Hockett (1966) details a list of features regarded as essential to describing human language. In the domain of the lexical-phonological principle, two features of this list are most important:
Productivity: users can create and understand completely novel messages. New messages are freely coined by blending, analogizing from, or transforming old ones.
Either new or old elements are freely assigned new semantic loads by circumstances and context. This says that in every language, new idioms constantly come into existence.
Duality (of Patterning): a large number of meaningful elements are made up of a conveniently small number of independently meaningless yet message-differentiating elements.
The sound system of a language is composed of a finite set of simple phonological items. Under the specific phonotactic rules of a given language, these items can be recombined and concatenated, giving rise to morphology and the open-ended lexicon. A key feature of language is that a simple, finite set of phonological items gives rise to an infinite lexical system wherein rules determine the form of each item, and meaning is inextricably linked with form.

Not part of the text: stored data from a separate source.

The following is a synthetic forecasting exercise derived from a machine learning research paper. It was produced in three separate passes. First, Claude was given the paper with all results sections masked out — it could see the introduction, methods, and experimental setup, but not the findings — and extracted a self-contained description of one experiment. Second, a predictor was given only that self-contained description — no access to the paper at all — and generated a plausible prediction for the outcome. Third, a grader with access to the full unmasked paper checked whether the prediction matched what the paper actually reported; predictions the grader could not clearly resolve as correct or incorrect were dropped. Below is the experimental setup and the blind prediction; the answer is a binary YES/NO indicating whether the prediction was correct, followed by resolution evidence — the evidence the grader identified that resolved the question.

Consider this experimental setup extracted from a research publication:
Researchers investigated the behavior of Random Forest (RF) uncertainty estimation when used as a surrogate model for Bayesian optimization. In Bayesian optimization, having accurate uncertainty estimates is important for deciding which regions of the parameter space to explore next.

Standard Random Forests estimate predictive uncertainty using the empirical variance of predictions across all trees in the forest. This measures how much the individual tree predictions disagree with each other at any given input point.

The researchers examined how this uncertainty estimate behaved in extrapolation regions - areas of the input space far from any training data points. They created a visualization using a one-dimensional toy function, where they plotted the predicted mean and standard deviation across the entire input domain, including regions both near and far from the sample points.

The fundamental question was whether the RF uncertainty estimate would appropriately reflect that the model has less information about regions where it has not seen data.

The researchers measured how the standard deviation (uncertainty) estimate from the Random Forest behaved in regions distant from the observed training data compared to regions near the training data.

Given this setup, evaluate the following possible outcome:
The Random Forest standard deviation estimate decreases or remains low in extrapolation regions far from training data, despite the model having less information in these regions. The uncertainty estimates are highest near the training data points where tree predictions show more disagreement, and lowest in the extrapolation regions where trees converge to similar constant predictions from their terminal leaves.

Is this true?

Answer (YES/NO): YES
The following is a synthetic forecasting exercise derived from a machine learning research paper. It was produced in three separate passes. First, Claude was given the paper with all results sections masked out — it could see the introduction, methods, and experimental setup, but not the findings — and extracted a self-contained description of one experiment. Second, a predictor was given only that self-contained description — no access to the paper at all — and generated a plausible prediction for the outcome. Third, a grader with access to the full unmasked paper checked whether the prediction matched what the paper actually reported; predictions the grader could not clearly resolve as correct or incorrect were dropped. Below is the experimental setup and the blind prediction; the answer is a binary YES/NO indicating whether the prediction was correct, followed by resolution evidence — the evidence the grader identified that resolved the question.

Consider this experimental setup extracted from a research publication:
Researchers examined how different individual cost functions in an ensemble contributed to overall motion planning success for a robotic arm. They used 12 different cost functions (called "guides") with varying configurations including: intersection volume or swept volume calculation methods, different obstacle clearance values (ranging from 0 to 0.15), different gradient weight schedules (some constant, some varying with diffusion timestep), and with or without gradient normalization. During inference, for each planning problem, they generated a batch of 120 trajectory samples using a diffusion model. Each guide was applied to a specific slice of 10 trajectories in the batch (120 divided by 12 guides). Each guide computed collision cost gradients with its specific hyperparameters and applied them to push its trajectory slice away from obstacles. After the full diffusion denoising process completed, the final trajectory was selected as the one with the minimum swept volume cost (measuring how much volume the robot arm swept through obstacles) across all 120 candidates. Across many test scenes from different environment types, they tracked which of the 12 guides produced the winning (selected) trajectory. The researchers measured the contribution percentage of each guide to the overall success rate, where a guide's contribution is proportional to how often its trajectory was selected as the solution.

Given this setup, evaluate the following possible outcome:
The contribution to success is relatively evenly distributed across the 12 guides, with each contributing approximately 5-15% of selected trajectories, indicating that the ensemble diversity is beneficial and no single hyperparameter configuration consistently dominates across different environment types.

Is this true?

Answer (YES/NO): YES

Phonological syntax, then, is a simple combination of pre-existing phonological units. Related to this is another essential feature of human language: lexical syntax, wherein pre-existing units are combined, giving rise to semantically novel or distinct lexical items.
Certain elements of the lexical-phonological principle are known to exist outside of humans, but very few co-exist within the same species. Birdsong, singing apes, and the songs of whales all display phonological syntax, combining units of sound into larger structures devoid of enhanced or novel meaning. Certain species of primate do have simple phonological systems with units referring to entities in the world. However, in contrast to human systems, the units in these primates' systems normally occur in isolation, betraying a lack of lexical syntax. There is new evidence to suggest that Campbell's monkeys also display lexical syntax, combining two calls (a predator alarm call with a "boom", the combination of which denotes a lessened threat of danger), however it is still unclear whether this is a lexical or a morphological phenomenon.